Troubleshooting
This page covers common issues you may encounter when running GatewayD and how to resolve them.
GatewayD won’t start
Port already in use
Symptom: GatewayD exits with an error like bind: address already in use.
Solution: Another process is using the port. Check which process is using it:
lsof -i :15432
Either stop the conflicting process or change the GatewayD listening port in the server configuration.
Configuration file not found
Symptom: Error mentioning gatewayd.yaml or gatewayd_plugins.yaml not found.
Solution: Generate default configuration files using the CLI:
gatewayd config init
Or specify the path explicitly:
gatewayd run --config /path/to/gatewayd.yaml --plugin-config /path/to/gatewayd_plugins.yaml
Invalid configuration
Symptom: GatewayD exits with a configuration validation error.

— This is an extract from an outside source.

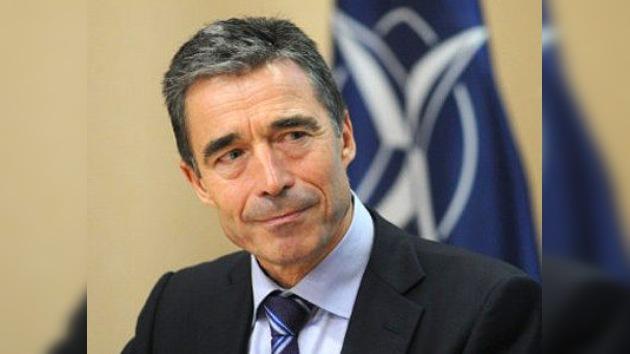OTAN: La ONU debe garantizar la seguridad durante la transición democrática en Libia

Solution: Lint your configuration files:
gatewayd config lint --config /path/to/gatewayd.yaml
gatewayd config lint --plugin-config /path/to/gatewayd_plugins.yaml
Connection issues
Cannot connect to the backend database
Symptom: Database clients can connect to GatewayD but queries fail or time out. Logs show connection errors to the backend.
Solution:
- Verify the backend database address in the clients configuration.
-
Ensure the backend database is reachable from the GatewayD host:
pg_isready -h <backend-host> -p <backend-port> - Check that the database credentials in the configuration are correct.
- If using TLS, verify certificate paths and permissions.
Connection pool exhaustion
Symptom: New client connections are refused or delayed. Logs mention pool exhaustion.
Solution:
- Increase the pool size in the pools configuration.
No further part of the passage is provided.